* _The problem_: Output each of the following rows word for word, with no changes.

* _Records for this exercise_:
--*--
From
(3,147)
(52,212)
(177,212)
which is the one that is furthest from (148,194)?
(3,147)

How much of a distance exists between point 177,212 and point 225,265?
--*--
* _Exercise answer_:
From
(3,147)
(52,212)
(177,212)
which is the one that is furthest from (148,194)?
(3,147)

How much of a distance exists between point 177,212 and point 225,265?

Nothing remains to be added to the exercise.